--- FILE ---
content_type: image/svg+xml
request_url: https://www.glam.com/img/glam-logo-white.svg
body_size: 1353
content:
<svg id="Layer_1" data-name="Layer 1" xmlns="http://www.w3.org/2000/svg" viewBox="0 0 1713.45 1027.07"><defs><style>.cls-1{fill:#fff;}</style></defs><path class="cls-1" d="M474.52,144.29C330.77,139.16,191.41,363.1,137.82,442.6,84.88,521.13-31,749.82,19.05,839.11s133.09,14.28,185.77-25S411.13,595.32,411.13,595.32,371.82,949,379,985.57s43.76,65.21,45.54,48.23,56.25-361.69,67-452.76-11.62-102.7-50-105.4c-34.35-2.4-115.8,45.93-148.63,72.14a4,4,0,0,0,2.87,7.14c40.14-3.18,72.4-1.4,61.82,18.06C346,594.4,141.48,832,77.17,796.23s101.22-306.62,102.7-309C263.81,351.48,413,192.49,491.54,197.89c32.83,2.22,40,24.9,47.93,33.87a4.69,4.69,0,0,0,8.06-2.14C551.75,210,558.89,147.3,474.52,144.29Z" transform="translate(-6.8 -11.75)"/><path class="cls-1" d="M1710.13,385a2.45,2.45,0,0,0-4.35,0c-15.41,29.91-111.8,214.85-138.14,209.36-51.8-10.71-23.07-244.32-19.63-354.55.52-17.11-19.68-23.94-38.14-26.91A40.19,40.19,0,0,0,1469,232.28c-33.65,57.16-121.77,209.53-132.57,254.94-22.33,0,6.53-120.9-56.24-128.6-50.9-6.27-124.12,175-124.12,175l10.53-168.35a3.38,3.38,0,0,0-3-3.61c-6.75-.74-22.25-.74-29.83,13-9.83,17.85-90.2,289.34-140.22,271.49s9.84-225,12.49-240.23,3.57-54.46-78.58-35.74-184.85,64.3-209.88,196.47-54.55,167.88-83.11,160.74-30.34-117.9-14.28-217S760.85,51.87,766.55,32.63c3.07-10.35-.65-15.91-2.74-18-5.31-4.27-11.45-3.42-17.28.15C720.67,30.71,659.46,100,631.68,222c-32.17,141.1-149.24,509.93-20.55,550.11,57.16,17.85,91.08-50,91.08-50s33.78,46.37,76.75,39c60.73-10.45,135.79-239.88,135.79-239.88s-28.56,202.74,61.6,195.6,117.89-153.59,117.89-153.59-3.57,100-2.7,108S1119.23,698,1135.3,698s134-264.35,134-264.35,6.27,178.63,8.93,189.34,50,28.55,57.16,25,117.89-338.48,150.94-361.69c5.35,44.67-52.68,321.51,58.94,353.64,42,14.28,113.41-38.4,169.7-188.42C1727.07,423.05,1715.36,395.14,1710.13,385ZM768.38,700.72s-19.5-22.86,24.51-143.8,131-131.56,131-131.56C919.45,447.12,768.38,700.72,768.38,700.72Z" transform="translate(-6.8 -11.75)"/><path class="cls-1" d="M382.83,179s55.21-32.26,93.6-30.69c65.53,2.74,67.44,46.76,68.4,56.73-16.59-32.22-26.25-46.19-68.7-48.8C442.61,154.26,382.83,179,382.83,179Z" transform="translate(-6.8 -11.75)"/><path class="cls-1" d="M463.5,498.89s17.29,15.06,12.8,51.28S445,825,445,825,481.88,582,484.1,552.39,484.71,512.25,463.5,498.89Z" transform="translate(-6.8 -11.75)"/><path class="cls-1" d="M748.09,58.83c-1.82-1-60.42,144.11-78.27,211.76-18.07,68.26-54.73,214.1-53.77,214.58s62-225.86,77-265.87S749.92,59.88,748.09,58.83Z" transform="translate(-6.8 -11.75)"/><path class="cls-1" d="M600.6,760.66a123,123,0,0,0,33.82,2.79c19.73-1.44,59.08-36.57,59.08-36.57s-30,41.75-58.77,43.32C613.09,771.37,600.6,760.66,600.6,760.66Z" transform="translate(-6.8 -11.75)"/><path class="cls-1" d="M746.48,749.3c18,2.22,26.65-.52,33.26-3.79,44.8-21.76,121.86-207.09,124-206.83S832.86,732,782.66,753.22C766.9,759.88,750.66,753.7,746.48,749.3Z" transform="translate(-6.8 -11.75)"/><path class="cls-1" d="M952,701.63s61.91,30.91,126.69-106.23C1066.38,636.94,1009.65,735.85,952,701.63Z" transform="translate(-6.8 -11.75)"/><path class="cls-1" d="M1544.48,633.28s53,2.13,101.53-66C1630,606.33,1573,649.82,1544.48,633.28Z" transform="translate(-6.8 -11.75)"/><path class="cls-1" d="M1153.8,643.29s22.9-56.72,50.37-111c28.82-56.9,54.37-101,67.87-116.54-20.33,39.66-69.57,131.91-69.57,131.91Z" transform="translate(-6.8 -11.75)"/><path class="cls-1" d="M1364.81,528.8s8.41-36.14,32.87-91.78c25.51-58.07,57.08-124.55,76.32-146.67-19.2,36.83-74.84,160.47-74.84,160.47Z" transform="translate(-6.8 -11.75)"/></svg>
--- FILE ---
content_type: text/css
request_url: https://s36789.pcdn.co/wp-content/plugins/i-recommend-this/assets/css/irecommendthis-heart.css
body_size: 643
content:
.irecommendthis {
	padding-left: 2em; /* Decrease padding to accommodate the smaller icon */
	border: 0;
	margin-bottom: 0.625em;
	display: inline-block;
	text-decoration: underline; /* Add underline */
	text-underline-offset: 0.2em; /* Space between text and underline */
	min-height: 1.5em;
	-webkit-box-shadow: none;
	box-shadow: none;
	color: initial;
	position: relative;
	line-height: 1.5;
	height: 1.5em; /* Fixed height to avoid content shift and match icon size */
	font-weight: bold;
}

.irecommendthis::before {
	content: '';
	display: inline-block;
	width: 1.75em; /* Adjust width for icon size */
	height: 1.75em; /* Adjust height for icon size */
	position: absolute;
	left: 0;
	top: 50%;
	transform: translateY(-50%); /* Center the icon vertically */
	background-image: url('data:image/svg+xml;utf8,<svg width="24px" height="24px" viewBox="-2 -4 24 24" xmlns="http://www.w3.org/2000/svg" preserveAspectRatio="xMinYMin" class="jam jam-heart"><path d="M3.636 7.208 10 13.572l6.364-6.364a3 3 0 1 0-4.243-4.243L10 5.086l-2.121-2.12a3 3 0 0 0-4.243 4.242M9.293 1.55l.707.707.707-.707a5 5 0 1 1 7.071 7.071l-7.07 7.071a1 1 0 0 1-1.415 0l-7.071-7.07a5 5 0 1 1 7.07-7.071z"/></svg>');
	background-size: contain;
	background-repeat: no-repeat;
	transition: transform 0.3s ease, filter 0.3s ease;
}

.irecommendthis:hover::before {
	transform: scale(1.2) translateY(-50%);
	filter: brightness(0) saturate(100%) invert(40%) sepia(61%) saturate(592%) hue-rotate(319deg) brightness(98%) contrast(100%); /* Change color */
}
***
- [Directions for this task] Transcribe the full listing exactly, keeping every word as it is.

- [Solution to this problem]
--- FILE ---
content_type: image/svg+xml
request_url: https://www.glam.com/img/glam-logo-white.svg
body_size: 1353
content:
<svg id="Layer_1" data-name="Layer 1" xmlns="http://www.w3.org/2000/svg" viewBox="0 0 1713.45 1027.07"><defs><style>.cls-1{fill:#fff;}</style></defs><path class="cls-1" d="M474.52,144.29C330.77,139.16,191.41,363.1,137.82,442.6,84.88,521.13-31,749.82,19.05,839.11s133.09,14.28,185.77-25S411.13,595.32,411.13,595.32,371.82,949,379,985.57s43.76,65.21,45.54,48.23,56.25-361.69,67-452.76-11.62-102.7-50-105.4c-34.35-2.4-115.8,45.93-148.63,72.14a4,4,0,0,0,2.87,7.14c40.14-3.18,72.4-1.4,61.82,18.06C346,594.4,141.48,832,77.17,796.23s101.22-306.62,102.7-309C263.81,351.48,413,192.49,491.54,197.89c32.83,2.22,40,24.9,47.93,33.87a4.69,4.69,0,0,0,8.06-2.14C551.75,210,558.89,147.3,474.52,144.29Z" transform="translate(-6.8 -11.75)"/><path class="cls-1" d="M1710.13,385a2.45,2.45,0,0,0-4.35,0c-15.41,29.91-111.8,214.85-138.14,209.36-51.8-10.71-23.07-244.32-19.63-354.55.52-17.11-19.68-23.94-38.14-26.91A40.19,40.19,0,0,0,1469,232.28c-33.65,57.16-121.77,209.53-132.57,254.94-22.33,0,6.53-120.9-56.24-128.6-50.9-6.27-124.12,175-124.12,175l10.53-168.35a3.38,3.38,0,0,0-3-3.61c-6.75-.74-22.25-.74-29.83,13-9.83,17.85-90.2,289.34-140.22,271.49s9.84-225,12.49-240.23,3.57-54.46-78.58-35.74-184.85,64.3-209.88,196.47-54.55,167.88-83.11,160.74-30.34-117.9-14.28-217S760.85,51.87,766.55,32.63c3.07-10.35-.65-15.91-2.74-18-5.31-4.27-11.45-3.42-17.28.15C720.67,30.71,659.46,100,631.68,222c-32.17,141.1-149.24,509.93-20.55,550.11,57.16,17.85,91.08-50,91.08-50s33.78,46.37,76.75,39c60.73-10.45,135.79-239.88,135.79-239.88s-28.56,202.74,61.6,195.6,117.89-153.59,117.89-153.59-3.57,100-2.7,108S1119.23,698,1135.3,698s134-264.35,134-264.35,6.27,178.63,8.93,189.34,50,28.55,57.16,25,117.89-338.48,150.94-361.69c5.35,44.67-52.68,321.51,58.94,353.64,42,14.28,113.41-38.4,169.7-188.42C1727.07,423.05,1715.36,395.14,1710.13,385ZM768.38,700.72s-19.5-22.86,24.51-143.8,131-131.56,131-131.56C919.45,447.12,768.38,700.72,768.38,700.72Z" transform="translate(-6.8 -11.75)"/><path class="cls-1" d="M382.83,179s55.21-32.26,93.6-30.69c65.53,2.74,67.44,46.76,68.4,56.73-16.59-32.22-26.25-46.19-68.7-48.8C442.61,154.26,382.83,179,382.83,179Z" transform="translate(-6.8 -11.75)"/><path class="cls-1" d="M463.5,498.89s17.29,15.06,12.8,51.28S445,825,445,825,481.88,582,484.1,552.39,484.71,512.25,463.5,498.89Z" transform="translate(-6.8 -11.75)"/><path class="cls-1" d="M748.09,58.83c-1.82-1-60.42,144.11-78.27,211.76-18.07,68.26-54.73,214.1-53.77,214.58s62-225.86,77-265.87S749.92,59.88,748.09,58.83Z" transform="translate(-6.8 -11.75)"/><path class="cls-1" d="M600.6,760.66a123,123,0,0,0,33.82,2.79c19.73-1.44,59.08-36.57,59.08-36.57s-30,41.75-58.77,43.32C613.09,771.37,600.6,760.66,600.6,760.66Z" transform="translate(-6.8 -11.75)"/><path class="cls-1" d="M746.48,749.3c18,2.22,26.65-.52,33.26-3.79,44.8-21.76,121.86-207.09,124-206.83S832.86,732,782.66,753.22C766.9,759.88,750.66,753.7,746.48,749.3Z" transform="translate(-6.8 -11.75)"/><path class="cls-1" d="M952,701.63s61.91,30.91,126.69-106.23C1066.38,636.94,1009.65,735.85,952,701.63Z" transform="translate(-6.8 -11.75)"/><path class="cls-1" d="M1544.48,633.28s53,2.13,101.53-66C1630,606.33,1573,649.82,1544.48,633.28Z" transform="translate(-6.8 -11.75)"/><path class="cls-1" d="M1153.8,643.29s22.9-56.72,50.37-111c28.82-56.9,54.37-101,67.87-116.54-20.33,39.66-69.57,131.91-69.57,131.91Z" transform="translate(-6.8 -11.75)"/><path class="cls-1" d="M1364.81,528.8s8.41-36.14,32.87-91.78c25.51-58.07,57.08-124.55,76.32-146.67-19.2,36.83-74.84,160.47-74.84,160.47Z" transform="translate(-6.8 -11.75)"/></svg>
--- FILE ---
content_type: text/css
request_url: https://s36789.pcdn.co/wp-content/plugins/i-recommend-this/assets/css/irecommendthis-heart.css
body_size: 643
content:
.irecommendthis {
	padding-left: 2em; /* Decrease padding to accommodate the smaller icon */
	border: 0;
	margin-bottom: 0.625em;
	display: inline-block;
	text-decoration: underline; /* Add underline */
	text-underline-offset: 0.2em; /* Space between text and underline */
	min-height: 1.5em;
	-webkit-box-shadow: none;
	box-shadow: none;
	color: initial;
	position: relative;
	line-height: 1.5;
	height: 1.5em; /* Fixed height to avoid content shift and match icon size */
	font-weight: bold;
}

.irecommendthis::before {
	content: '';
	display: inline-block;
	width: 1.75em; /* Adjust width for icon size */
	height: 1.75em; /* Adjust height for icon size */
	position: absolute;
	left: 0;
	top: 50%;
	transform: translateY(-50%); /* Center the icon vertically */
	background-image: url('data:image/svg+xml;utf8,<svg width="24px" height="24px" viewBox="-2 -4 24 24" xmlns="http://www.w3.org/2000/svg" preserveAspectRatio="xMinYMin" class="jam jam-heart"><path d="M3.636 7.208 10 13.572l6.364-6.364a3 3 0 1 0-4.243-4.243L10 5.086l-2.121-2.12a3 3 0 0 0-4.243 4.242M9.293 1.55l.707.707.707-.707a5 5 0 1 1 7.071 7.071l-7.07 7.071a1 1 0 0 1-1.415 0l-7.071-7.07a5 5 0 1 1 7.07-7.071z"/></svg>');
	background-size: contain;
	background-repeat: no-repeat;
	transition: transform 0.3s ease, filter 0.3s ease;
}

.irecommendthis:hover::before {
	transform: scale(1.2) translateY(-50%);
	filter: brightness(0) saturate(100%) invert(40%) sepia(61%) saturate(592%) hue-rotate(319deg) brightness(98%) contrast(100%); /* Change color */
}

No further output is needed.